» Exercise prompt: The answer must be a single number: how many lines below contain "experimental".

START Supplied data

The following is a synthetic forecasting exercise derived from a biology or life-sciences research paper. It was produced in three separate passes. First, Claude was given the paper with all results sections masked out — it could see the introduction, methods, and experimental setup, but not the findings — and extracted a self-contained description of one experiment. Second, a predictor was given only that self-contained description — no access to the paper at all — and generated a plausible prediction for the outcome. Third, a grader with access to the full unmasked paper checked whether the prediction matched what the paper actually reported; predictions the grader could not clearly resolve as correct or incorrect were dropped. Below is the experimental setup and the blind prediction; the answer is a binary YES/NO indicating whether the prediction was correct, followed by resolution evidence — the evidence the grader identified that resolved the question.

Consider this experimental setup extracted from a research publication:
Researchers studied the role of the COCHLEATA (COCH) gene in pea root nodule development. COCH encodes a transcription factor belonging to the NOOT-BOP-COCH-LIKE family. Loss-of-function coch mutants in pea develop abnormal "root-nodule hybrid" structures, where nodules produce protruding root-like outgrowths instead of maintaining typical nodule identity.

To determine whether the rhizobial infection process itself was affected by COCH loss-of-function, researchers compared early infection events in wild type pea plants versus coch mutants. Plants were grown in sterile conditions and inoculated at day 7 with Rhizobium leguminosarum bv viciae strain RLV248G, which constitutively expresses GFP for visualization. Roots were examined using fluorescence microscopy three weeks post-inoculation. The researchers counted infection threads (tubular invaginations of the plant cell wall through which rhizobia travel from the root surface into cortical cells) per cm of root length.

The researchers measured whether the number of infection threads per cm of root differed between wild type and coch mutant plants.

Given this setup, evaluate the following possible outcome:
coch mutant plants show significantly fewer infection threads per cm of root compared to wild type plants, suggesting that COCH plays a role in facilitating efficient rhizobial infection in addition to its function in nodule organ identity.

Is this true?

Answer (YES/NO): NO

END Supplied data

» Task response: 2